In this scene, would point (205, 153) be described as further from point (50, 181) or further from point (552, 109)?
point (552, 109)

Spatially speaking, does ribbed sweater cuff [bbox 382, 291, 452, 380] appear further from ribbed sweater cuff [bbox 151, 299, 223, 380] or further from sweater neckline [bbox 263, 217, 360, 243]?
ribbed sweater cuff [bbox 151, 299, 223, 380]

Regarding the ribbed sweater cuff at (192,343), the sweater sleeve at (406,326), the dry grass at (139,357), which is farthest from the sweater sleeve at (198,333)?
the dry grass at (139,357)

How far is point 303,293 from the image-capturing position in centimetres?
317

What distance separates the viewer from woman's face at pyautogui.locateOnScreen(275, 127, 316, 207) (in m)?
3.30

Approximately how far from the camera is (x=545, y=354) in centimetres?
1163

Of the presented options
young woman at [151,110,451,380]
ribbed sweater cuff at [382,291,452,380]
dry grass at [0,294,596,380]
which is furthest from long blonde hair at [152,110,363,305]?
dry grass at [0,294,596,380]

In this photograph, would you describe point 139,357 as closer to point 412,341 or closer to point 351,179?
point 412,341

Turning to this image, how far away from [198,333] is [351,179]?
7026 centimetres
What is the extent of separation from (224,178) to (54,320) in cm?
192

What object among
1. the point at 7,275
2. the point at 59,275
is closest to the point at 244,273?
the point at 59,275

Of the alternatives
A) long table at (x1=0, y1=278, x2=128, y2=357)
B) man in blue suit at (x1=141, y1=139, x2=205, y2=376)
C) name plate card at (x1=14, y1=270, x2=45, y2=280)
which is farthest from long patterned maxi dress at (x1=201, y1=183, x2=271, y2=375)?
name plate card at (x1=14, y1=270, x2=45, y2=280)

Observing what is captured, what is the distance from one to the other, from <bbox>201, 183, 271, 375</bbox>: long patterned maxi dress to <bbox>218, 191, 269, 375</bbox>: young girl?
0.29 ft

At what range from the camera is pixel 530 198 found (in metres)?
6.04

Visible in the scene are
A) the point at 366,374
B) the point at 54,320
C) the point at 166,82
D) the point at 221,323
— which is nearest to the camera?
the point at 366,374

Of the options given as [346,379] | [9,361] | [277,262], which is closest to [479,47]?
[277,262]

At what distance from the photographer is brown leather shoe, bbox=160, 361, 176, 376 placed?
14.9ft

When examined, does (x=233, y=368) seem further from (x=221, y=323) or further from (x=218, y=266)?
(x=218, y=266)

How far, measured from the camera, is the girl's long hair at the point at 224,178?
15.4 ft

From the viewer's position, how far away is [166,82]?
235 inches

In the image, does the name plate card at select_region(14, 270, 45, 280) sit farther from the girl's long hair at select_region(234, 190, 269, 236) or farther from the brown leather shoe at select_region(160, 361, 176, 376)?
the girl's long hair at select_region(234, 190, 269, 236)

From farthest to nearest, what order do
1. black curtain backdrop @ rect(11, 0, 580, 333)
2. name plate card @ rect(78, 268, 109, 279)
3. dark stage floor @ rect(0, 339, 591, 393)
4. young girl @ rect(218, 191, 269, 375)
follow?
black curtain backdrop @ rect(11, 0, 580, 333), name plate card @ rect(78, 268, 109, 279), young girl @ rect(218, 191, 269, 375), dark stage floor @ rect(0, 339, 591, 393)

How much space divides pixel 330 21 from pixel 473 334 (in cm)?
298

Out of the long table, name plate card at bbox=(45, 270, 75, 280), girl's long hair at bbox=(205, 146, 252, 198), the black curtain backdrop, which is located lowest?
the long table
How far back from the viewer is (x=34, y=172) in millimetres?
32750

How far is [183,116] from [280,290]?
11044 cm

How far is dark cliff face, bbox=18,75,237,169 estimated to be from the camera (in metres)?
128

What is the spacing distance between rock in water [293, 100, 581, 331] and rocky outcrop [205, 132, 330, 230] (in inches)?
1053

####

▶ _DIRECTION_
Please quote the data above in full, with no line missing.

▶ _EXPECTED ANSWER_
In this scene, would point (205, 153) be described as further from point (50, 181) or further from point (552, 109)?
point (552, 109)

Spatially speaking, does ribbed sweater cuff [bbox 382, 291, 452, 380] appear further from ribbed sweater cuff [bbox 151, 299, 223, 380] or further from sweater neckline [bbox 263, 217, 360, 243]?
ribbed sweater cuff [bbox 151, 299, 223, 380]

Regarding the ribbed sweater cuff at (192,343), the sweater sleeve at (406,326), the dry grass at (139,357), which is farthest from the sweater sleeve at (198,333)?
the dry grass at (139,357)

How far is point 303,293 from the image-capturing position in centimetres?
317

What distance separates the viewer from woman's face at pyautogui.locateOnScreen(275, 127, 316, 207) (in m)?
3.30

Approximately how far from the camera is (x=545, y=354) in centimetres?
1163

Of the presented options
young woman at [151,110,451,380]
ribbed sweater cuff at [382,291,452,380]
dry grass at [0,294,596,380]
which is furthest from long blonde hair at [152,110,363,305]?
dry grass at [0,294,596,380]

In this photograph, would you describe point 139,357 as closer to point 412,341 or closer to point 351,179?
point 412,341

Turning to this image, how far away from [198,333] is [351,179]?
7026 centimetres
What is the extent of separation from (224,178) to (54,320) in cm?
192

What object among
1. the point at 7,275
2. the point at 59,275
is closest to the point at 244,273?
the point at 59,275

Of the alternatives
A) long table at (x1=0, y1=278, x2=128, y2=357)
B) man in blue suit at (x1=141, y1=139, x2=205, y2=376)
C) name plate card at (x1=14, y1=270, x2=45, y2=280)
which is farthest from long patterned maxi dress at (x1=201, y1=183, x2=271, y2=375)?
name plate card at (x1=14, y1=270, x2=45, y2=280)

Observing what is captured, what is the distance from one to the other, from <bbox>201, 183, 271, 375</bbox>: long patterned maxi dress to <bbox>218, 191, 269, 375</bbox>: young girl?
0.29 ft

At what range from the camera is pixel 530 198 found (in metres)?
6.04

Visible in the scene are
A) the point at 366,374
B) the point at 54,320
C) the point at 166,82
D) the point at 221,323
— which is nearest to the camera?
the point at 366,374

Of the options given as [346,379] | [9,361] | [277,262], which is closest to [479,47]?
[277,262]

At what distance from the photographer is brown leather shoe, bbox=160, 361, 176, 376 placed?
14.9ft

When examined, does (x=233, y=368) seem further from (x=221, y=323) or further from (x=218, y=266)?
(x=218, y=266)

How far, measured from the camera, is the girl's long hair at the point at 224,178?
15.4 ft

From the viewer's position, how far away is [166,82]?
235 inches

In the image, does the name plate card at select_region(14, 270, 45, 280) sit farther from the girl's long hair at select_region(234, 190, 269, 236) or farther from the brown leather shoe at select_region(160, 361, 176, 376)?
the girl's long hair at select_region(234, 190, 269, 236)

From farthest to nearest, what order do
1. black curtain backdrop @ rect(11, 0, 580, 333)
2. name plate card @ rect(78, 268, 109, 279)
3. dark stage floor @ rect(0, 339, 591, 393)
4. young girl @ rect(218, 191, 269, 375)
follow?
black curtain backdrop @ rect(11, 0, 580, 333), name plate card @ rect(78, 268, 109, 279), young girl @ rect(218, 191, 269, 375), dark stage floor @ rect(0, 339, 591, 393)

How much space divides pixel 330 21 from pixel 473 334 (in cm)?
298

Out of the long table, name plate card at bbox=(45, 270, 75, 280), girl's long hair at bbox=(205, 146, 252, 198), the black curtain backdrop, which is located lowest?
the long table
How far back from the viewer is (x=34, y=172) in millimetres?
32750

How far is [183,116] from [280,290]?
11044 cm

How far is dark cliff face, bbox=18,75,237,169 estimated to be from the camera (in metres)?
128

What is the spacing distance between rock in water [293, 100, 581, 331] and rocky outcrop [205, 132, 330, 230] (in inches)?
1053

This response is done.